In 1937, he became editor of the sci-fi pulp magazine Amazing Stories. Palmer promoted a wild and crazy slam-bang style of futuristic fiction, establishing himself and the magazine as the polar opposites of John W. Campbell and his editorship of the more conservative and literary Astounding Science Fiction.
After World War II, Palmer pushed Amazing Stories in the direction of fusing science fiction with paranormal “fact,” a mixture that caused a furor in sci-fi fandom and led to many labeling him as “the man who killed science fiction.” He eventually left the pulp world behind and founded Fate and Mystic, two magazines that became rollicking crack-pot bibles for flying saucer enthusiasts, would-be ghost hunters and intrepid crypto-zoologists in midcentury America.

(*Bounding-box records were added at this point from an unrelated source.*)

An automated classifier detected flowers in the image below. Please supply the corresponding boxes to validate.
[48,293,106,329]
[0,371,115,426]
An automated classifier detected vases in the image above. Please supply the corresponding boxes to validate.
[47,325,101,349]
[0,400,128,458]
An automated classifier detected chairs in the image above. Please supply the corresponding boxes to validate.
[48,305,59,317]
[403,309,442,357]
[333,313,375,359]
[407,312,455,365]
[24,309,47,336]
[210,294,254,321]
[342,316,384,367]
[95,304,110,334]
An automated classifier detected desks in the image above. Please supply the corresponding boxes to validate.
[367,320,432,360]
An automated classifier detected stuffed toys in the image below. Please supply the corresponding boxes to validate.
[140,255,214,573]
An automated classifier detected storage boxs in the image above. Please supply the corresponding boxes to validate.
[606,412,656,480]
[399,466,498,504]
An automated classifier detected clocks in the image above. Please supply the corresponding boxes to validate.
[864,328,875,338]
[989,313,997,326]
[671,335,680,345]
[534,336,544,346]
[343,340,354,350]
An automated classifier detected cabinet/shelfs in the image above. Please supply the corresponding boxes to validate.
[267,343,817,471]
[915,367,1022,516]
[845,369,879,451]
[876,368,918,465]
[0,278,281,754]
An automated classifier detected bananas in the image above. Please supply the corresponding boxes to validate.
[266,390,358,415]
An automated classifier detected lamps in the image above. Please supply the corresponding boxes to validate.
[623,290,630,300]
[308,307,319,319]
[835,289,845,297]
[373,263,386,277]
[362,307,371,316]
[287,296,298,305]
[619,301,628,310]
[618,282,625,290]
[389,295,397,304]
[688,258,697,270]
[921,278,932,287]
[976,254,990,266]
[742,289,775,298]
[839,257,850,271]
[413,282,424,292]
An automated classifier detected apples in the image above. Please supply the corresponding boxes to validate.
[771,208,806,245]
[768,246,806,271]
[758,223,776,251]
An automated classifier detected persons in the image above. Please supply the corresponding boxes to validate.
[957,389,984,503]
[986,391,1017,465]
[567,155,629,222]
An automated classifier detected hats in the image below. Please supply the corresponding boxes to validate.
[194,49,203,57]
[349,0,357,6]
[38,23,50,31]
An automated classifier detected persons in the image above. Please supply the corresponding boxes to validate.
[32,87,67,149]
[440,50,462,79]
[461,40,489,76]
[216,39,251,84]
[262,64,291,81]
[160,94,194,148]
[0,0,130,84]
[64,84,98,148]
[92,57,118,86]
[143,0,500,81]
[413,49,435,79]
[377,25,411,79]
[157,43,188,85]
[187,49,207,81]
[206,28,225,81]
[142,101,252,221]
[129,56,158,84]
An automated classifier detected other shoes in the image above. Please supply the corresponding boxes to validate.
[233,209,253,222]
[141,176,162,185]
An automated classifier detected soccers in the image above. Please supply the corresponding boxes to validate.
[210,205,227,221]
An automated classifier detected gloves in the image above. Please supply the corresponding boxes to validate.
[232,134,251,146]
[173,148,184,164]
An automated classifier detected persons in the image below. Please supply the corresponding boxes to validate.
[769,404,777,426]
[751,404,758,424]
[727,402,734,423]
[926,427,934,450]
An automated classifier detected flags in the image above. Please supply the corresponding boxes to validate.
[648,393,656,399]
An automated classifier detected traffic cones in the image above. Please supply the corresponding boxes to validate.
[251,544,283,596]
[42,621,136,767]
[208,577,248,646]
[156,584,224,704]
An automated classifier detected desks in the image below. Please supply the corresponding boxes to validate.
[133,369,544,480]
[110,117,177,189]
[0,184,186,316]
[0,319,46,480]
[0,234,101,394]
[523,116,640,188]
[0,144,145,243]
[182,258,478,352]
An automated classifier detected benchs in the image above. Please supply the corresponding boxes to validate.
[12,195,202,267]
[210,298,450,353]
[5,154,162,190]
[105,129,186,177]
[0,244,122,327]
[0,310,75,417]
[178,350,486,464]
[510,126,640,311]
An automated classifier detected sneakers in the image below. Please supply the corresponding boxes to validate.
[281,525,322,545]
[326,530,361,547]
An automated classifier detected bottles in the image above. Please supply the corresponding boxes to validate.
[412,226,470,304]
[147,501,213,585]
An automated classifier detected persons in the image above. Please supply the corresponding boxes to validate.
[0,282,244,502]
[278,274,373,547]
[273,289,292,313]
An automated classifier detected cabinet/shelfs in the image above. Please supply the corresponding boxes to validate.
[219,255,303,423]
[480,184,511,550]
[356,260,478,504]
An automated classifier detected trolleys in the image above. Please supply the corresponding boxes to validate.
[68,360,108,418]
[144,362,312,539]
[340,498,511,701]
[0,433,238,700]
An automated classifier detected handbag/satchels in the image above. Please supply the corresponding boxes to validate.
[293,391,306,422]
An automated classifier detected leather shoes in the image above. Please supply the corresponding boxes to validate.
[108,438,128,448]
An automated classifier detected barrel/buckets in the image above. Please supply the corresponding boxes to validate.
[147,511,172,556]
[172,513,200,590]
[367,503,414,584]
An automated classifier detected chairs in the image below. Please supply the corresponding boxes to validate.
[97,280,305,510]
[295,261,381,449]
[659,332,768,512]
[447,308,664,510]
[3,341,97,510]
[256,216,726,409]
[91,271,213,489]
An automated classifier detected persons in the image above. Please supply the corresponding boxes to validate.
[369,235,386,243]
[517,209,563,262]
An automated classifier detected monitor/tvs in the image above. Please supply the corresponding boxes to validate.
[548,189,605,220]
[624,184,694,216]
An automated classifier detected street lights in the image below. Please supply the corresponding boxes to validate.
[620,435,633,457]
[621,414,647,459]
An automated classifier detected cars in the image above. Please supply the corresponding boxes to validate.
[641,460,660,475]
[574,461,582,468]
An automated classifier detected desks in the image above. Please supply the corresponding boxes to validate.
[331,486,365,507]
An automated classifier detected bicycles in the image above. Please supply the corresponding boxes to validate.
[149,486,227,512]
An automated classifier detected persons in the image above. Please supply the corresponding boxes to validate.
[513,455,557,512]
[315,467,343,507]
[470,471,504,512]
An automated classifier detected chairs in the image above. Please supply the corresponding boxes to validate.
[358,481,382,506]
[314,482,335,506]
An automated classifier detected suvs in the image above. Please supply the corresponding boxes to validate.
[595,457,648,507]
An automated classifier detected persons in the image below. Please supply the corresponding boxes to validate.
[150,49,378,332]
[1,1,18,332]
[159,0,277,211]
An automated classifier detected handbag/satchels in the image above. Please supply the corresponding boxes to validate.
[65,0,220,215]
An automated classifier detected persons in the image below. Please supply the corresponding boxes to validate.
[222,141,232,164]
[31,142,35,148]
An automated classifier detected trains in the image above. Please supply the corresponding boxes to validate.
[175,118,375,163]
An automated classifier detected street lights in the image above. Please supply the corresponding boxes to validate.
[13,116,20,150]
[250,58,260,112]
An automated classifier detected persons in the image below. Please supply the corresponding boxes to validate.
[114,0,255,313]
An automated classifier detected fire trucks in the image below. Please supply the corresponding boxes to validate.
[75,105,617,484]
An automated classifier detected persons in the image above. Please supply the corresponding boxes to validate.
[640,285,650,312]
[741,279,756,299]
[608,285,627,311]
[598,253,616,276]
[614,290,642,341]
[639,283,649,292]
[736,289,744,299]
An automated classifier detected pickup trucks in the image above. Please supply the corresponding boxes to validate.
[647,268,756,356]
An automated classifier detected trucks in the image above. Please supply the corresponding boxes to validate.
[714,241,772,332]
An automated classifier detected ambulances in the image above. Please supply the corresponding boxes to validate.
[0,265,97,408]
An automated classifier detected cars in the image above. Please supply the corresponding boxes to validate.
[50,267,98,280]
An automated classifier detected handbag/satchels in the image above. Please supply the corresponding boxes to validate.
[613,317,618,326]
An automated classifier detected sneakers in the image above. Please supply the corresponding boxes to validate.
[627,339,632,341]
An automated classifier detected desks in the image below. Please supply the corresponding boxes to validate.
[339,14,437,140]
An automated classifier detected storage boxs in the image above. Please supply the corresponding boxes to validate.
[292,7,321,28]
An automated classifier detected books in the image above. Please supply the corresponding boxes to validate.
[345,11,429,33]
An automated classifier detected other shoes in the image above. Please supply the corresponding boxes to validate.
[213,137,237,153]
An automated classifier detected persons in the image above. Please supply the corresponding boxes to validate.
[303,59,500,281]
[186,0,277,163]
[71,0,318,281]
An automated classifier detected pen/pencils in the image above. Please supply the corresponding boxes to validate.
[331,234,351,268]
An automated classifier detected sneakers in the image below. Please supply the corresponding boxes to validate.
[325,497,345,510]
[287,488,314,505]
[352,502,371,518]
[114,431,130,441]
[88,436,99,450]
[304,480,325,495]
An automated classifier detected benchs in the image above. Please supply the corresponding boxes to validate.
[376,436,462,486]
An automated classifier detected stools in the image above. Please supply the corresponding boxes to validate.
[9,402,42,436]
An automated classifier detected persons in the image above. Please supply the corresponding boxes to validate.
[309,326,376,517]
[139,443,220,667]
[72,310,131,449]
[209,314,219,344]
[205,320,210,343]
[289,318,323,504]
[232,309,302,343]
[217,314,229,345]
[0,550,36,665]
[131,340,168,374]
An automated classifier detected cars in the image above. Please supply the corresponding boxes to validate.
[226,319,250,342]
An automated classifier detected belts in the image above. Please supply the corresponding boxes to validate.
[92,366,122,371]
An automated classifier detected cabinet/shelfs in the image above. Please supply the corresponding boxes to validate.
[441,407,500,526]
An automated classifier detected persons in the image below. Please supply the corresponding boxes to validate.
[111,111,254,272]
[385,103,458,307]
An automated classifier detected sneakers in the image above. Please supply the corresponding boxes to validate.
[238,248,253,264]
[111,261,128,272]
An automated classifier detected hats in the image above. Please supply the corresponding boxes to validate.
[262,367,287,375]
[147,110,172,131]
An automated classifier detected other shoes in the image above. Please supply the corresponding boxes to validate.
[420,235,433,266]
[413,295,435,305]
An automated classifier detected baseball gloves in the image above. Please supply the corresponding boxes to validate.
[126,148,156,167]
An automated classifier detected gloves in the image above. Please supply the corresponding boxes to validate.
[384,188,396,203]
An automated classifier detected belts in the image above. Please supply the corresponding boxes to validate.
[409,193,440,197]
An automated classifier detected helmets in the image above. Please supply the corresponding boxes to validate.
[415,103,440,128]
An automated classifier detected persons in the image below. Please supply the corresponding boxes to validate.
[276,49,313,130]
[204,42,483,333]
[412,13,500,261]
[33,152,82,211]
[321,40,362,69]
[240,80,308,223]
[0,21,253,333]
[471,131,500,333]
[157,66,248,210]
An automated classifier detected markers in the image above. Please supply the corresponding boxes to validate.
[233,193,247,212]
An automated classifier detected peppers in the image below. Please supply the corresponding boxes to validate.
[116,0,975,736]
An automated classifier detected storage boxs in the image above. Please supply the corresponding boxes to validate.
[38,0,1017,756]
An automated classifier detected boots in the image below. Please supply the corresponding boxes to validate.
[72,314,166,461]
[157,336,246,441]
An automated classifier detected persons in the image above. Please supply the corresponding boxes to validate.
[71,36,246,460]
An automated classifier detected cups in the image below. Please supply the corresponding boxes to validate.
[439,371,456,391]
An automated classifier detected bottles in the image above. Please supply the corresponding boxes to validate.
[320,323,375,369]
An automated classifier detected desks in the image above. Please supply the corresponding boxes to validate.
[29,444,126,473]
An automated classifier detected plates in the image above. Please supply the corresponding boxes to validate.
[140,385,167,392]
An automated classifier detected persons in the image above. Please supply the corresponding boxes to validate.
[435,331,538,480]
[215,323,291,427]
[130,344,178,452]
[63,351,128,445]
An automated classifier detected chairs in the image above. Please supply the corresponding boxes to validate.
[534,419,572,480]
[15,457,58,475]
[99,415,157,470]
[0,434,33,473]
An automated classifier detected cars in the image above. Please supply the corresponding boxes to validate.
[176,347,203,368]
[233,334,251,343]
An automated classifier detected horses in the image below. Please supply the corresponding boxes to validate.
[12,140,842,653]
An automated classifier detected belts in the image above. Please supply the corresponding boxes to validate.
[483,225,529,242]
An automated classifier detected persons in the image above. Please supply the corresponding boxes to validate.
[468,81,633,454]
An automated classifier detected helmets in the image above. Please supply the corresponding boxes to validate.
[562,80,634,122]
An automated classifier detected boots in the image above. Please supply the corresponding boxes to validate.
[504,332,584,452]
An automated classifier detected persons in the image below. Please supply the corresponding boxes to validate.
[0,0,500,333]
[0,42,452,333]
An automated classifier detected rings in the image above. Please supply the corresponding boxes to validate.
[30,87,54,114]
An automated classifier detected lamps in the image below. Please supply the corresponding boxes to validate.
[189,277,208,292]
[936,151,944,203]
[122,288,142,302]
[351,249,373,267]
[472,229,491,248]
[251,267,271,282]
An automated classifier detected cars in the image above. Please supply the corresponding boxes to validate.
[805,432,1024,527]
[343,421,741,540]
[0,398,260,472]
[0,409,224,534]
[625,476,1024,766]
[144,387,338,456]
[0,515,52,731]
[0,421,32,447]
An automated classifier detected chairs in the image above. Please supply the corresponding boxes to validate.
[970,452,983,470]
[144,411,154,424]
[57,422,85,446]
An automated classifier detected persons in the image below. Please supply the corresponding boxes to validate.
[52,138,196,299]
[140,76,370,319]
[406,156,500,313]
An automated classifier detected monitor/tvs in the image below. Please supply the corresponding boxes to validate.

Ray Palmer didn’t invent science fiction fandom, pulp magazines, UFO mythology or American conspiracy culture. But he latched onto each of them with the tenacity of a bulldog and the instincts of a carnival barker. Ultimately, what makes his story so fascinating is the careful tightrope walk he was able to navigate between being a true believer and gleeful trickster. He was a larger-than-life character who was never afraid to tug at the curtain of respectability and dogma, and encouraged his readers to do the same. Palmer always expected to find a fake wizard manipulating the controls, primarily because he spent most of his life doing the same.